Y Tomás supo. En silencio, dobló el papel hasta hacerlo un cuadrado minúsculo, lo guardó en el
bolsillo del viejo gabán y comenzó a llorar.
No fue por demasiado tiempo. Los compañeros pronto saldrían a recreo. Fue hasta el baño del
primer piso, tratando de no mojarse los pies y se enjuagó la cara.

La tarde siguiente, una tarde radiante que anticipaba los dorados días venideros, llevó ese último
poema hasta el departamento de Carolina. Sabía perfectamente lo que iba a ocurrir.
Estaban sentados en una banca al centro del condominio. Frente a ellos, un rosal, un jardín
abierto con juegos para niños, que ese día dejaban sus cubiles de hibernación para tomar el mundo del
sol con las manos abiertas.
Carolina dejó de leer, con gesto desilusionado. Luego, el trazo corrió nuevamente por su rostro,
pero no era ese trazo mágico de antaño, no, sino un trazo perfecto, comedido, de un punto exacto a otro
dentro de la cara.
—Es un muy buen poema, Tomás. Te agradezco esas cosas tan bonitas que has escrito sobre mí.
“Pero he tomado una decisión. Manuel no se merece que lo engañe de esta forma. Llevamos mucho
tiempo jugando, tú y yo, y no está bien. ¿Entiendes? Voy a tomarme en serio este amor que me tiene y
que le tengo. Yo te quiero, Tomás, pero no lo bastante como para dejar de quererlo” dijo. E insistió en
otras tantas fórmulas apropiadas para situaciones como esas y que, en algún momento, debió de
aprender, quizás en el momento en que Tomás estaba escribiendo poemas o mirando la lluvia.
—¿Entiendes? —repitió.
Así es como se siente, pensó Tomás. Las palabras vacías.

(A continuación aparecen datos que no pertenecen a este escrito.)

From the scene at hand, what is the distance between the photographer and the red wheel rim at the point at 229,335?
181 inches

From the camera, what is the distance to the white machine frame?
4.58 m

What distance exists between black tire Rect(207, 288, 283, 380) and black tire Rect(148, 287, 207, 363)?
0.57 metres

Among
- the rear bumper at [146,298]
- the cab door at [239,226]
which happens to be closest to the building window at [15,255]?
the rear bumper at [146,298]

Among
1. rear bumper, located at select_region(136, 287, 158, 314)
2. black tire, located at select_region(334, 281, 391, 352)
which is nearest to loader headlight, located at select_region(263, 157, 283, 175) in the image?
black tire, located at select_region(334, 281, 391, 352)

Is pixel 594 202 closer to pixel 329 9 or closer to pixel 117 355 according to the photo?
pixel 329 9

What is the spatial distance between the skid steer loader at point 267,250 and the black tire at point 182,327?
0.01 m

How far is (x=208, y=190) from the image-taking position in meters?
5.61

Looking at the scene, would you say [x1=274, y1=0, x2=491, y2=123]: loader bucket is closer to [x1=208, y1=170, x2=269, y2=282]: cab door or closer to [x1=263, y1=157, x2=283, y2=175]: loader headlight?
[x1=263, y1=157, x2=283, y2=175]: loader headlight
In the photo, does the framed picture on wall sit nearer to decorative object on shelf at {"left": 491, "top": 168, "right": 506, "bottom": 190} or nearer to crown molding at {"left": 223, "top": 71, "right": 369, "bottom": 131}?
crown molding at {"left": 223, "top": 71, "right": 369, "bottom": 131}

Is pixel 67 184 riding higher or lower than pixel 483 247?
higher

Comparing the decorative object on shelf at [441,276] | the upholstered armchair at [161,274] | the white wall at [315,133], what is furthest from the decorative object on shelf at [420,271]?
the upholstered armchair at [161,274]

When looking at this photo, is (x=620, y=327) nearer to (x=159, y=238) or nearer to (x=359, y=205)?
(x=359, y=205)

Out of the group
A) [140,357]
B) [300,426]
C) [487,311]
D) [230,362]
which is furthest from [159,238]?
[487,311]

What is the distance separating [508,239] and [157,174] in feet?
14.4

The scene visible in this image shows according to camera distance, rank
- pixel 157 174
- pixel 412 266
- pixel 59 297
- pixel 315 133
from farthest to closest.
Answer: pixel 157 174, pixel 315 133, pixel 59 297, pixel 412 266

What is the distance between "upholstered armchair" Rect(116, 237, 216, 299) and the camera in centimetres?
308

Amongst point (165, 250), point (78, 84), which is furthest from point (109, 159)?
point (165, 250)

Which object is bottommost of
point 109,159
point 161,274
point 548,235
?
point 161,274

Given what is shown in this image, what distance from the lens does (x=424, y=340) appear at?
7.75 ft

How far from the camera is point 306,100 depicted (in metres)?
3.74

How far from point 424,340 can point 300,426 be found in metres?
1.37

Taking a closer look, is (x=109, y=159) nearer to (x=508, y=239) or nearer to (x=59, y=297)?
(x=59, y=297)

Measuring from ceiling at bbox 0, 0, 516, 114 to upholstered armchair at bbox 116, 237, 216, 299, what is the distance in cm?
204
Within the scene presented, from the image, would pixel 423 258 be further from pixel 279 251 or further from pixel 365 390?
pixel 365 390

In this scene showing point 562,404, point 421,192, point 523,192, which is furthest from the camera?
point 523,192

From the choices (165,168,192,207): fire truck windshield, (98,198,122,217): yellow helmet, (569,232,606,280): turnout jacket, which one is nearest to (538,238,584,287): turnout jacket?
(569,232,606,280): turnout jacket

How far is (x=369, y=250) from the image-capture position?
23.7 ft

Los sonidos que nadie dice para
nadie.
El muchacho asintió con la cabeza, en silencio.
Ella lo besó en la mejilla.
—Supongo que puedo conservar este poema ¿verdad?.
Tomás volvió a asentir con la cabeza.
—Vamos. Te dejo en la puerta.
—No te preocupes. Conozco el camino.
—¿En serio?
—¿En serio?
—Entonces, adiós.
—Adiós, Carolina.
La niña se marchó hacia su departamento. Tal vez miró hacia atrás o tal vez no. Daba un poco lo
mismo. Tomás se quedó sentado en esa banca de madera y hierro frío, mirando hacia algún punto,
cualquier punto.
Por un instante, miró su mochila. Pensó en tomar lápiz y papel y escribir. Y casi logró hacerlo.
Pero entonces miró a su alrededor. Todo era luz de sol, revereberando sobre el verde del pasto que
despertaba tras el sueño de la escarcha, el azul del cielo, las abejas jugando de aquí para allá, dibujando
figuras agradables y crípticas. Y rosas que se abrían para ser admiradas, cantadas para la eternidad, con
sus colores vivos, pasionales...
—Tengo el corazón roto —dijo Tomás. Y echándose la mochila al hombro, salió del lugar.

Jano Moore.
La Granja, veinticinco de noviembre, dos mil doce.